One that comes up time and again over the years, however, is when students reconnect with me to speak about the idea of 'Team Human' and how much it impacts their daily life. This is a very simple idea: lead with love by helping the person next to you however you can. The universality of this idea allows for students to incorporate the premise of it to every aspect of their lives, leading to a focus on spreading acceptance, love and universal kindness.
If you could go on any program that your company offers, which one would you choose and why?
I've been diving in Nicaragua countless times, but never got to experience doing a diving course like the one GIVE offers on Little Corn Island. Of course, I have been exposed to the inner-workings of the program by working closely with the guides and leading volunteers, but I have never gotten to do something as incredible as construct and lay an artificial reef.
I feel at home in the ocean (and I sorely miss Nicaragua), so I think this would provide an ocean-focused trip to the island that I never really had before. It is also a lot of fun to identify fish and I would love to learn how to monitor and assess the health of a reef so that I can think more deeply about the reefs I visit when I dive elsewhere.
What makes your company unique? When were you especially proud of your team?
An often-forgotten key to development practice is understanding the dynamics of power in a relationship. As descendants of colonizers from the "developed" Western world, our presence in rural communities has, historically, yielded only negative outcomes for already disenfranchised folks. An NGO can very easily replicate this colonial attitude, putting its Western values above the traditional ones found in this faraway land, and importing its ideas about how life should be lived as a "better" alternative to the unique way of life of those in a remote village. GIVE occupies a very unique and precarious space in this conversation, as it can very easily be just another colonial force. Instead, GIVE leads first with respect. Every person I have worked with puts his or her own pride on the back-burner in favor of respecting and listening to local leaders, mothers, children, engineers, fathers. In this way, they are checking their own power, inherent to someone coming from the developed West, and allow for those who have traditionally been silenced to have a voice.
Having worked in Nicaragua for so long, I got to experience this on a multitude of levels. When we started a project developing homes for climate change and domestic abuse refugees in Jiquilillo, we had a big plot of land that needed to be cleared. With a whisper of local knowledge, we invited the women and their families who would be receiving those homes in future to show us how it's done. With their machetes, they taught us how to clear the land and proceeded to join us every single day thereafter. In that moment, my team empowered these people--mostly women--to teach us Westerners skills they knew much better than we did. We shifted the power from us to them. The end result? A year later, more than 30 homes were built, decorated and lived in. A community called "Villa Esperanza" (the Village of Hope) emerged, where families were raised together.
What I hope this shows is the unique attitude of GIVE as an organization focused on equity and respect. Each member of every team I've worked on operates from these two places at all times and always wants to see the person next to them succeed.
What do you believe to be the biggest factor in being a successful company?
I don't know much about business, but in terms of development, a huge key is recognizing and understanding privilege.

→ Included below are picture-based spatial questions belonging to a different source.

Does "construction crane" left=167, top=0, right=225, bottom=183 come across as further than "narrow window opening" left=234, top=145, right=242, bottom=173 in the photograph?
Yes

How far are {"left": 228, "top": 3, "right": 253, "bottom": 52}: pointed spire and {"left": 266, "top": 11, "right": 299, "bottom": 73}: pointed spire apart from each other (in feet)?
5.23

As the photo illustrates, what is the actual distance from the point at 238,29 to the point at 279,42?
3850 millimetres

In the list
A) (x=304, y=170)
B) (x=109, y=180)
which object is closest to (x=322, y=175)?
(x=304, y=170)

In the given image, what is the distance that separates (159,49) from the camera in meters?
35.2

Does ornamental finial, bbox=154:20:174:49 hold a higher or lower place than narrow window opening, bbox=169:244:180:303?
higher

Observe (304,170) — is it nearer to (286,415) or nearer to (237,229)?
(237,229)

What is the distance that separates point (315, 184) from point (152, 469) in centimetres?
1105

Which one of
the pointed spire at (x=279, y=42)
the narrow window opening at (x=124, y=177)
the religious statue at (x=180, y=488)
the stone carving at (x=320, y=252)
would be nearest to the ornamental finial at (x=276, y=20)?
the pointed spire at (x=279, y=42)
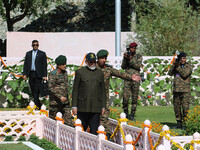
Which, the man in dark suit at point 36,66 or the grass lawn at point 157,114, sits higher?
the man in dark suit at point 36,66

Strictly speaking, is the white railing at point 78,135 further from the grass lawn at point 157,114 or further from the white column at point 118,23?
the white column at point 118,23

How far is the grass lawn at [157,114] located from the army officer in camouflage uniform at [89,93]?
13.4 feet

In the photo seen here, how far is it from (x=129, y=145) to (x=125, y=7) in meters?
34.3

GIVE is able to have such immense impacts on rural villages globally because it makes participants aware of their privilege, and teaches them how to use it with compassion towards a goal of equity and justice. The lessons learned on GIVE trips transcend the experience and can be carried with the participant in every aspect of daily life. Empowering global citizens as a mission of the program gives its model longevity and reach, without limiting a participants' impact to the time he or she spends on the ground.